SOJA – Hoje, feriado nos EUA – Dia do Presidente – não haverá pregão na CBOT. Na sexta-feira houve baixa de 2 cents e; mesmo assim a semana terminou positiva, com alta de quase 1,5%. Em fevereiro, os ganhos chegam a 2%, depois de perdas superiores a 8% em janeiro.
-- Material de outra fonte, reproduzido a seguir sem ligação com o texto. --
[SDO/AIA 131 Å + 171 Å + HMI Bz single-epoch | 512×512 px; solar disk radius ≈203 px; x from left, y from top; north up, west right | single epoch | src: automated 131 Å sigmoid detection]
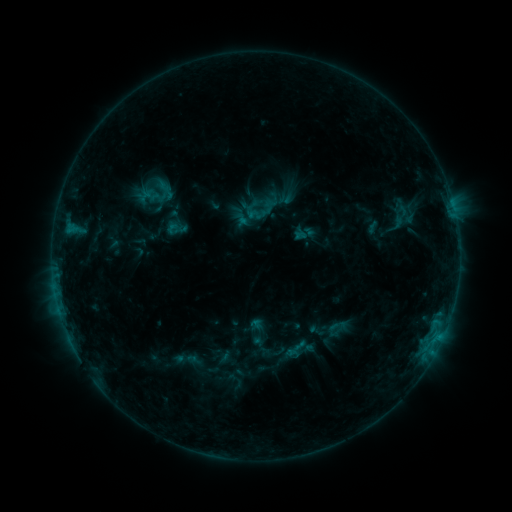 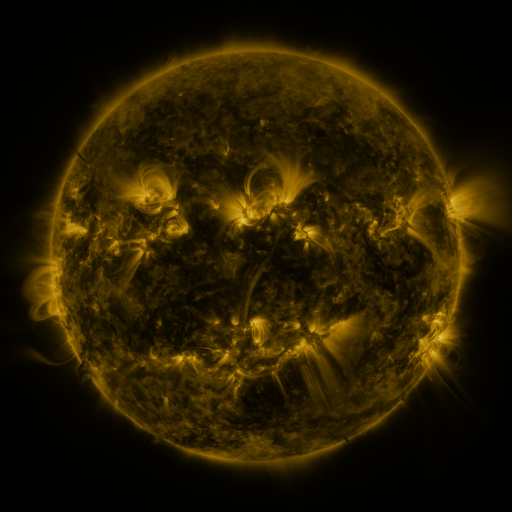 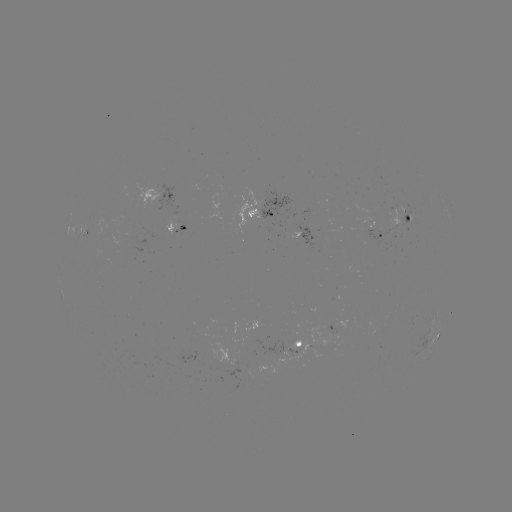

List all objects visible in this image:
sigmoid: (333, 329)
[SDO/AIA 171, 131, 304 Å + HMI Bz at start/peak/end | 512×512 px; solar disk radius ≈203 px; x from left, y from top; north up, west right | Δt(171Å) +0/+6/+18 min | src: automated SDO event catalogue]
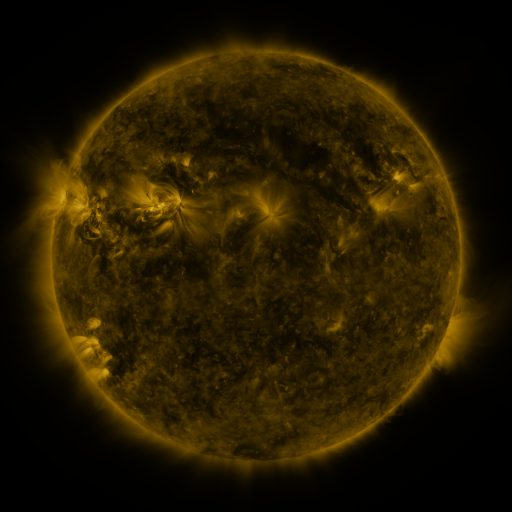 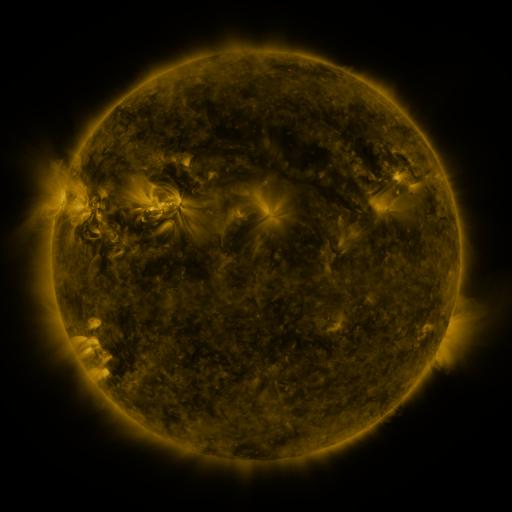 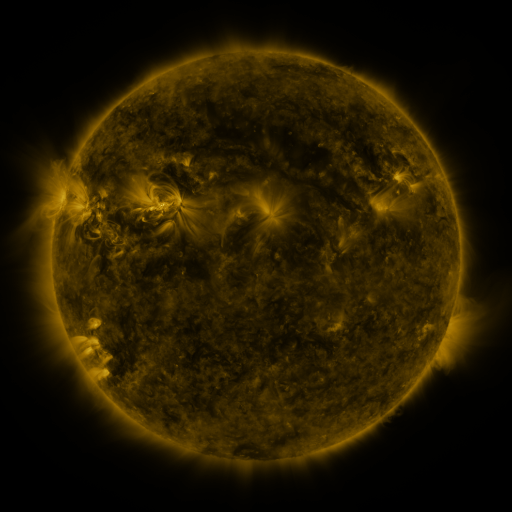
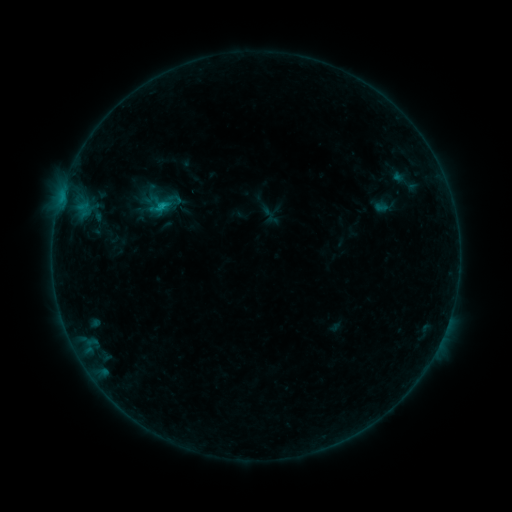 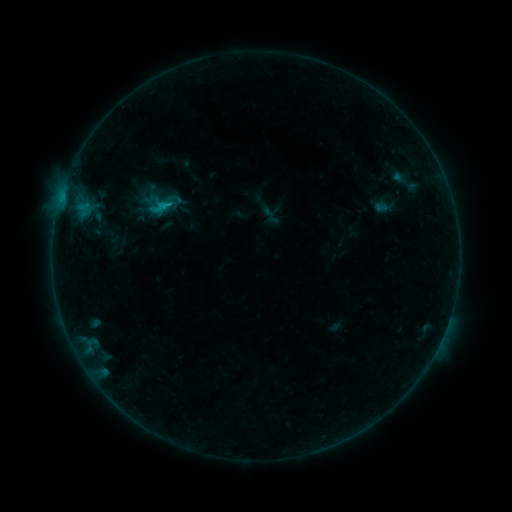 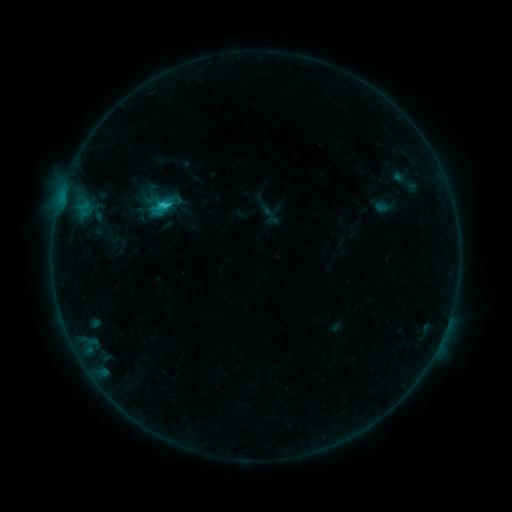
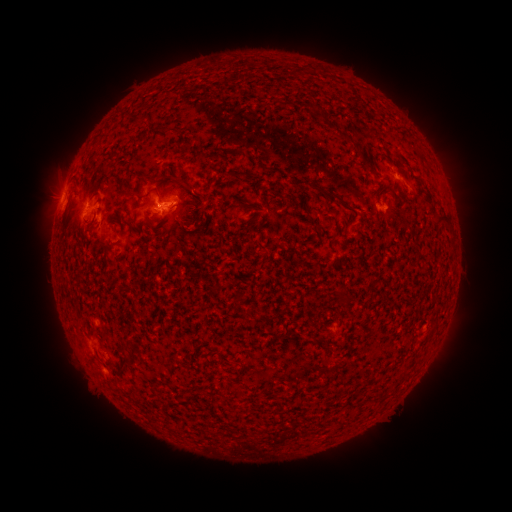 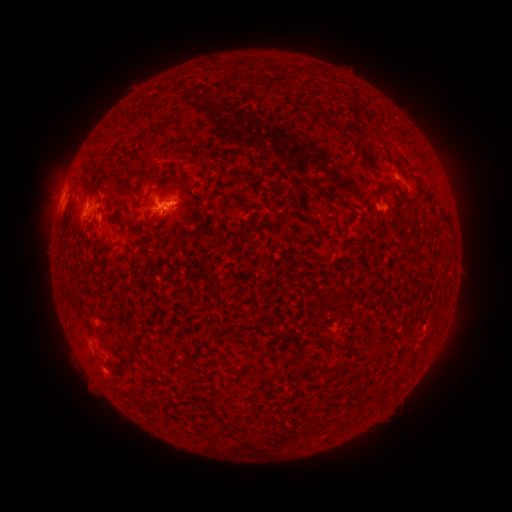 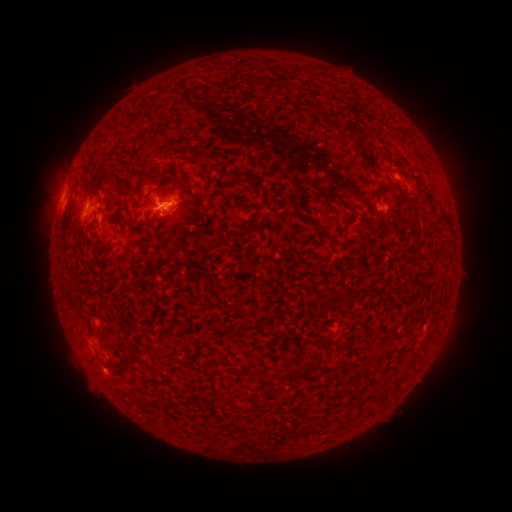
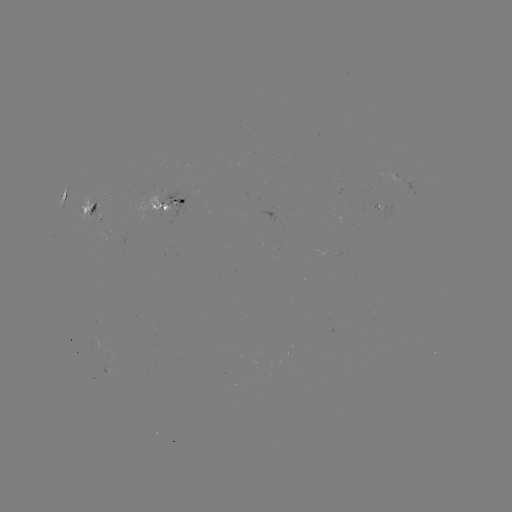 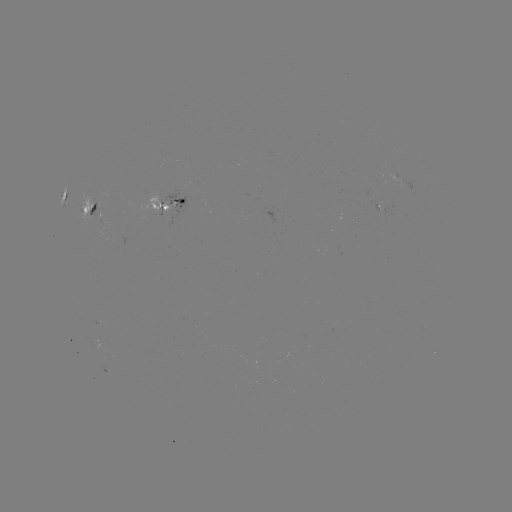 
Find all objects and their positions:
C2.7 flare: (171, 206)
O mercado seguirá pautado pelas duas enfermidades que afligem a China (coronavírus – em humanos – e peste suína africana – em animais); pela expectativa de retorno do gigante asiático ao mercado norte-americano e pela intensidade da oferta brasileira. Internamente, além destas variáveis, a volatilidade do câmbio seguirá como fator primordial na definição do preço.
A colheita da safra brasileira alcança 22,9%, ante 19,1% de média história – informa o último levantamento da
consultoria Safras & Mercado. Na mesma época do ano passado, o índice era de 32,9%. No MT os trabalhos chegam a 59% (64% da mesma época do ano anterior); em Goiás, a 20% (40%); no Paraná, a 17% (36%) e no MS, a 16% (40%).
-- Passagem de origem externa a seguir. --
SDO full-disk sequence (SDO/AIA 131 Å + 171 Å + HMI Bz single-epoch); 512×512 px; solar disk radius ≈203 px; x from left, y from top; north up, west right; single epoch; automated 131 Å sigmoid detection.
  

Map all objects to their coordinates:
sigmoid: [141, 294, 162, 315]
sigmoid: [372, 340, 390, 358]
Na última sexta-feira, as indicações de compra acabaram sendo pressionadas ao longo dia. Com valorização do Real e perdas em Chicago, no fim do dia as indicações ficaram na faixa de R$ 79,50/80,50 no oeste do estado – dependendo de local de embarque e de prazo de pagamento.
MILHO – Na semana passada houve perdas de cerca de 1,5% na CBOT, voltando aos preços negociados no início de fevereiro.
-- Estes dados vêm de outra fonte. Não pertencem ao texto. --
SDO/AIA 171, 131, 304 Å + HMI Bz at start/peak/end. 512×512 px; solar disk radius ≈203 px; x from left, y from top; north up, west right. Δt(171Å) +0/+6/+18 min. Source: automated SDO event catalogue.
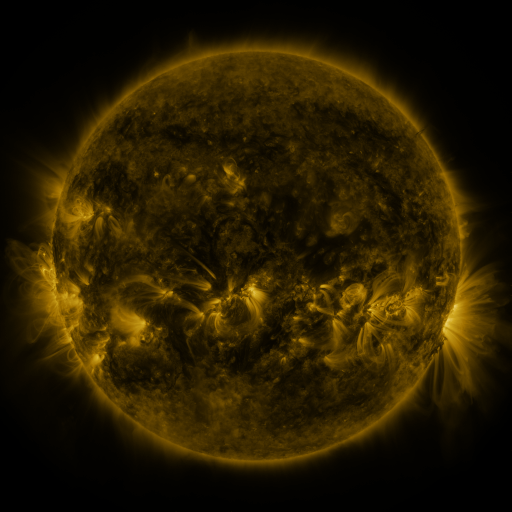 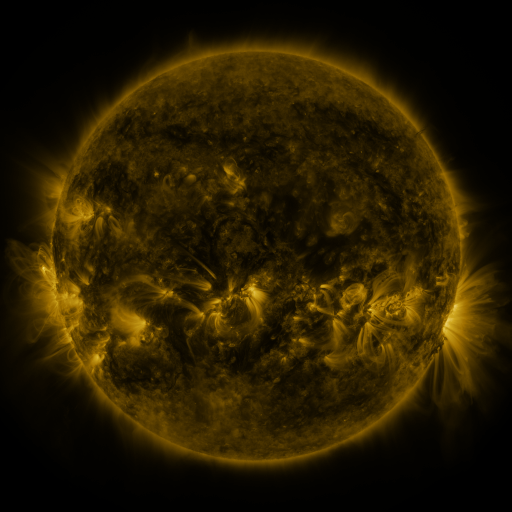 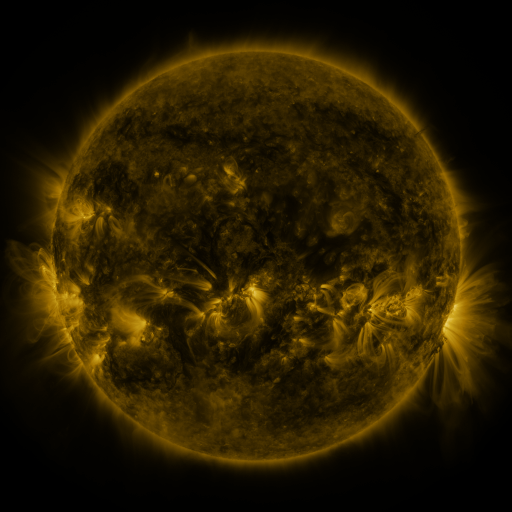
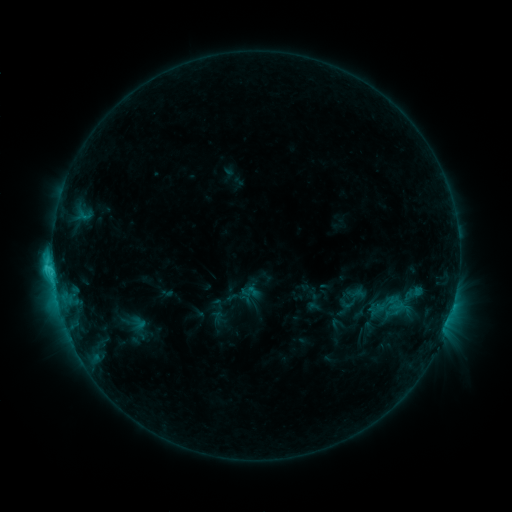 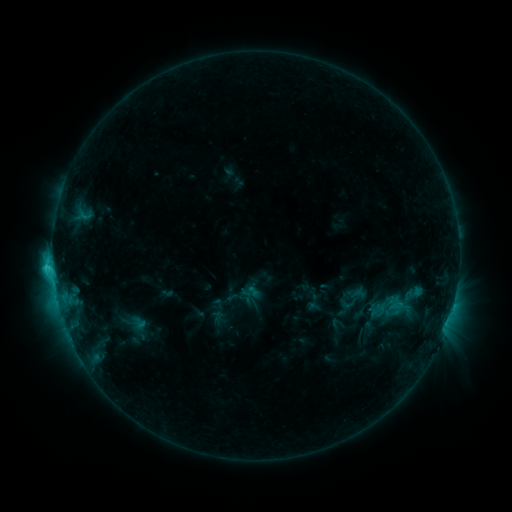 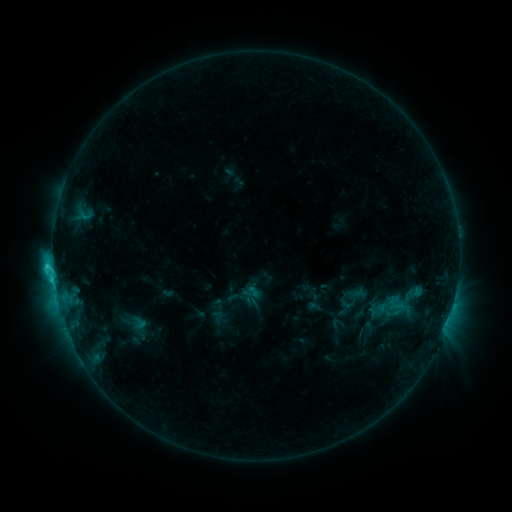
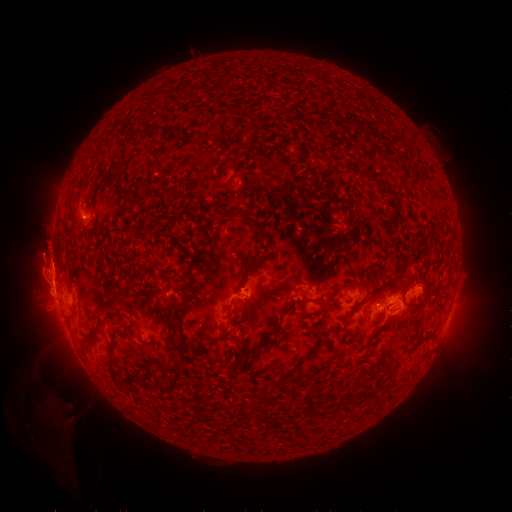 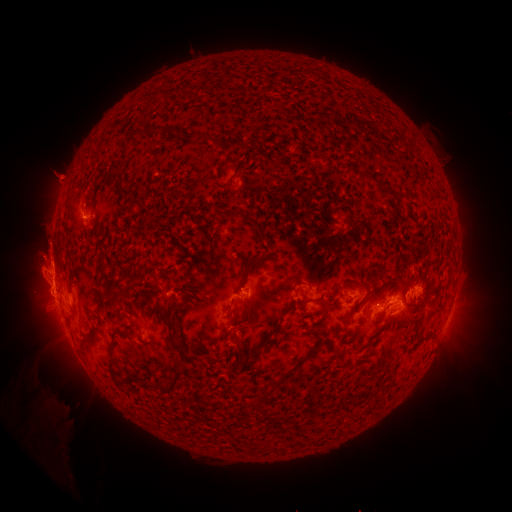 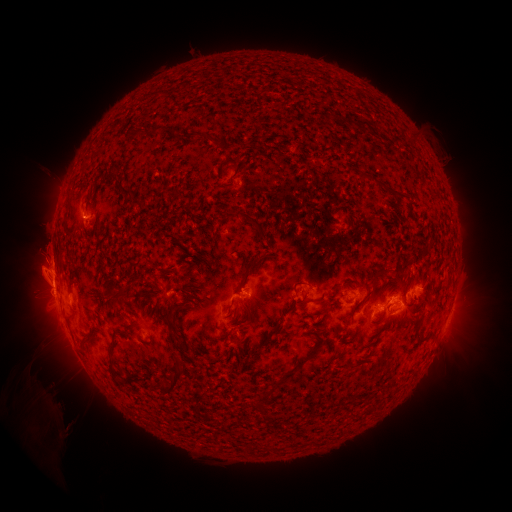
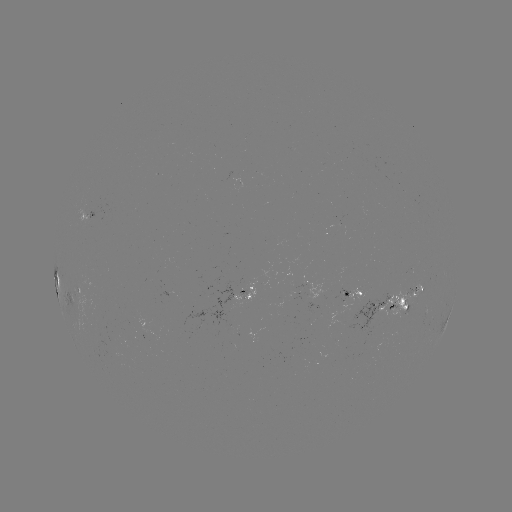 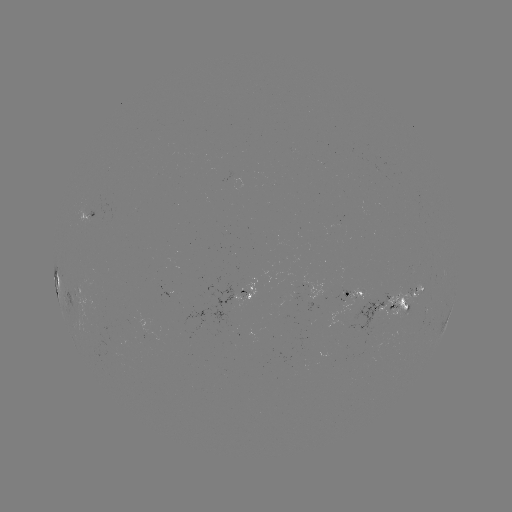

Os preços domésticos seguem firmes, postados na baixa oferta (em razão de exportações de cerca de 43MT – um novo recorde histórico) e no atraso da implantação da segunda safra. Além disto, irregularidades climáticas seguem impondo perdas na safra de verão. No Rio Grande do Sul, a quebra de safra é superior a 20%, com perdas que chegam a 1,2MT. Pelas últimas estimativas, a safra brasileira de milho verão deve se situar entre 25 e 26MT e a safra total, ao redor de 100MT.
No Mato Grosso, segundo o IMEA, o plantio da safrinha chega a 63,2%, com avanço de 24 pontos percentuais na semana. Na mesma época do ano passado, o índice era de 74,2%.
Na última sexta-feira, as indicações de compra no oeste do estado giraram na faixa entre R$ 45,50/46,50 –
dependendo de local e de prazo de pagamento. Os negócios de milho pronto seguem balizados pela demanda interna – cujos preços estão disparados acima da paridade de exportação.
Câmbio – Na última semana, o câmbio voltou a registrar novos recordes históricos, ultrapassando a marca de R$ 4,38.
Com a intervenção do Banco Central, a taxa cedeu a partir de quinta-feira e se aproximou de R$ 4,30. Neste momento é cotada a R$ 4,31 – em leve alta. (GRANOESTE CORRETORA – Camilo /Stephan).